Nobody with an ounce of sense has any more than their monthly cashflow in an Irish bank since the night of the bank guarantee. Was there not a monster thread here about where best to stash the cash? I presume the consensus was in as many non-Irish baskets as practicable.


Most of the people I speak to and maybe its those I hang around with still have varying amounts of money in Irish Banks, if I speak about this issue I am met with “Sure twill be grand”


Had our stash out foreign in Keytrade Belgium since returned it to Irish shores as figured the worst was over and “twould be grand” :blush: now.

Looks like the safest place for it is in property or big pharma shares and to think I used to laugh at my Grandfather and his mistrust/dislike of banks.


Surely the risk of (say) a 20% haircut on state-guaranteed savings (which would cause a huge political shitstorm) is lower than the risk of losing 20% on property or pharma stocks (which would result in no one batting an eyelid)?

Also, I’m not sure I’d want to be holding property in a country where there are savings haircuts and capital controls. How is Cypriot real estate doing?


It seems obvious but Diversification is the answer. A bit here, a bit there. Just need to stop procrastinating…
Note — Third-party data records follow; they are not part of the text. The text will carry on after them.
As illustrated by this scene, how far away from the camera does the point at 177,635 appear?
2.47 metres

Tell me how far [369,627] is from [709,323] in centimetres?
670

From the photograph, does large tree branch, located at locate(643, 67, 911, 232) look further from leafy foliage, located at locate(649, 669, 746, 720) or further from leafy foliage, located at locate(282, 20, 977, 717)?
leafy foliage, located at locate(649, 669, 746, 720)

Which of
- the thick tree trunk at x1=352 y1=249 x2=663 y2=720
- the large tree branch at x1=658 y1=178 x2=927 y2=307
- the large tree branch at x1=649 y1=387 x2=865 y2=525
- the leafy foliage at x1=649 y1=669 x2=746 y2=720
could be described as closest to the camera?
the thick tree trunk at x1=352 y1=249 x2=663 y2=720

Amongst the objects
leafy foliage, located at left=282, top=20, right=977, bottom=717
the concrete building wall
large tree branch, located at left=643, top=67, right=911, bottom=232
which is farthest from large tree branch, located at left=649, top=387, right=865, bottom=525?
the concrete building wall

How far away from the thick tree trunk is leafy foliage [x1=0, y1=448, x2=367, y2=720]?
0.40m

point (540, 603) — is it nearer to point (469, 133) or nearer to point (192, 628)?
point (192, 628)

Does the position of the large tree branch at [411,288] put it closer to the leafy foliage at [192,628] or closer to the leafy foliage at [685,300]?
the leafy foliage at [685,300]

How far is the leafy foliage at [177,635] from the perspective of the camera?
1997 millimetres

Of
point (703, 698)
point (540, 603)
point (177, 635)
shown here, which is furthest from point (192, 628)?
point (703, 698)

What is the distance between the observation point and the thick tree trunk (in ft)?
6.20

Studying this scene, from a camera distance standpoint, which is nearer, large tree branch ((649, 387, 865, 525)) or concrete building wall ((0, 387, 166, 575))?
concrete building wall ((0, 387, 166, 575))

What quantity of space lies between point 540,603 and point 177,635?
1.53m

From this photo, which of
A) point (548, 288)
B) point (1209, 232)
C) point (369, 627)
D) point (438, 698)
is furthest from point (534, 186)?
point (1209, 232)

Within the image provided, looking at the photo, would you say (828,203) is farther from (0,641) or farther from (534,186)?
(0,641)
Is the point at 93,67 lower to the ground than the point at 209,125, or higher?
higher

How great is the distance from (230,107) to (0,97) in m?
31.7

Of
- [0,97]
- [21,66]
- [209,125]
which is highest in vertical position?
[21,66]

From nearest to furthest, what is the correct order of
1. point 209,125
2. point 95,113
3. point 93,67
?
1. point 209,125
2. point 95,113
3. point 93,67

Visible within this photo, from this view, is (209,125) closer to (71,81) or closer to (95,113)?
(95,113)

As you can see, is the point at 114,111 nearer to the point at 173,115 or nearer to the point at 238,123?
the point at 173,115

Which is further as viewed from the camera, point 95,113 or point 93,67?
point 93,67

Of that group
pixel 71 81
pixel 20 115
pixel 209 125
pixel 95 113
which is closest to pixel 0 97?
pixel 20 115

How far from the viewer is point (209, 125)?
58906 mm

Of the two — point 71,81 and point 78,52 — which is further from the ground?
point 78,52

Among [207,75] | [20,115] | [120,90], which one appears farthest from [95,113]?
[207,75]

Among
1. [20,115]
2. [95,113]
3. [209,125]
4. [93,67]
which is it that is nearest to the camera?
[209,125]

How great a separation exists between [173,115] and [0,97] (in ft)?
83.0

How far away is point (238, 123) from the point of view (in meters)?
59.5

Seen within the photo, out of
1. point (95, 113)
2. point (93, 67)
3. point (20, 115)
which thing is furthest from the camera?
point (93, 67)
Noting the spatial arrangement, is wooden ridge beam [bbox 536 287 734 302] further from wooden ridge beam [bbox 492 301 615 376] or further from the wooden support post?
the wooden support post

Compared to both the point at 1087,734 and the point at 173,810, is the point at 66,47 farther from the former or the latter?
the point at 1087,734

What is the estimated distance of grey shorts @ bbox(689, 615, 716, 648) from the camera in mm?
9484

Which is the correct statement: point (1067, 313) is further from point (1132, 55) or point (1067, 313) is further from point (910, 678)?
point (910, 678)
Good chance property/share prices will rebound over the medium term,with a haircut is like those radio ads…when its gone its gone.


A serious question :

What if I place a very large deposit in a Paddy Power account (say over 100k), obviously I’m not going to get any interest on the money, but would the cash be safe in the event of the Gov’t making a call on bank deposits ?

I presume it would but I’d like to tease it out on here. Remember a bank deposit will only return about 1.1% net, currently. I think the money is safer in PP provided I don’t use it for indiscriminate gambling. Also, I can make withdrawals via PP shops whenever I require cash and they don’t charge a fee for the process. :bulb: .


Just like those people who had all that safe money in Full Tilt Poker?


[citation needed]


That’s my take on it. I have a giant wedge in Irish banks. If they grab 10% of it I’ll still be ahead, because I did the sensible thing and locked in high rates last year. At 20% I’ll be taking a loss, but less than what I would have risked with any other approach. I’d definitely prefer a raid to creeping inflation which could completely kill me over time. Obviously my preferred option would be for the thieving f*ckers to keep their grubby paws off it altogether. :smiley:


I think PP is a much safer bet than full tilt poker for my purposes. Also, when I logged back in just now I got an ad for “Safety Deposit Boxes” somewhere in Dublin (still prefer PP).


Surely you’d be better with a TD Waterhouse account if you want to give your money to an unguarateed institution?


If you put it in the governments ‘Solidarity’ bonds - would they really dare to take it? Are they really that stupid? Ok - I know.

The other possibilitY I have thought of is a stock-broking account - how would that be treated?

EDIT: and another thought - bank drafts - (or cash) in a safe deposit box These guys cost €300 per year -


This is the same piece I linked to last month

There’s loads of offshore options for your money – HSBC Premier is excellent. All you need is to find one outside the Eurozone.


No - not if they’re sovereign debt - which presumably they are. They won’t default on them until long after they haircut deposit holders.


That makes it sound like a deposit haircut is a tax on being stupid enough to give money to a risky institution. If that’s the case, will such a haircut only apply to deposits with particular institutions that get into trouble, rather than a grab from all deposits in all banks trading in Ireland?